Question: Diamond results non-specific compared to NCBI Web
I recently downloaded and set up the nr database from NCBI using Diamond. I ran my sequences through using the taxonomic information tags. Using the following command lines:

diamond makedb --in nr.gz --taxonmap prot.accession2taxid.gz --taxonnodes nodes.dmp -d nr diamond blastp -d /srv/scratch/nrDatabase/nr.dmnd -q COG0202.faa --more-sensitive -o matchesCOG0202 -f 102 --id 50 --query-cover 80 -b 25

A significant portion of my sequences were returned as having the NCBI Taxonomy ID '2', for bacteria. When I run those same sequences through NCBI Web Blastp they are returned with very specific hits. Such as 'Deltaproteobacteria bacterium HGW-Deltaproteobacteria-15'. Why would Diamond give me useless results when NCBI Web gives me specific and useful results, especially when they use the same database?
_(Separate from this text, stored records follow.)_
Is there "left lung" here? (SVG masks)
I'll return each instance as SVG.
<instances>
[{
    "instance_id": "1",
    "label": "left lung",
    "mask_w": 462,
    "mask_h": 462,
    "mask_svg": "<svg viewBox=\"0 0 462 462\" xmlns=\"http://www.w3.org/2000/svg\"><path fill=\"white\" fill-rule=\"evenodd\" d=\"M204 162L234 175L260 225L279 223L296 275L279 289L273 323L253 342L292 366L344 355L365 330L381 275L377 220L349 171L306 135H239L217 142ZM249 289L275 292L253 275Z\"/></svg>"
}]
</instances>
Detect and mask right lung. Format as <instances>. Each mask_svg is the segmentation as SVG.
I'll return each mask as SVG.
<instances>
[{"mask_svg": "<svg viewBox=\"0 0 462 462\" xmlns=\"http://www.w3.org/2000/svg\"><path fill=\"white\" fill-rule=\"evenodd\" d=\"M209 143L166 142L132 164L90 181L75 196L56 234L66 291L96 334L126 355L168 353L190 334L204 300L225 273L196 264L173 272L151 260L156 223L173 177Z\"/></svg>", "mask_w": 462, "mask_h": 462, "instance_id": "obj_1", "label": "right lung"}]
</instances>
Thank you in advance for any help!

Diamond uses the LCA algorithm for taxonomic classification, which means that not only the top hit is used, but all hits within a 10% range of the best score. This can often lead to unspecific assignments. To get it more specific, use the --top parameter with a lower number, e.g. --top 0 would only use the best hit for the taxonomy assignment.

Thank you buchfink! Much appreciated.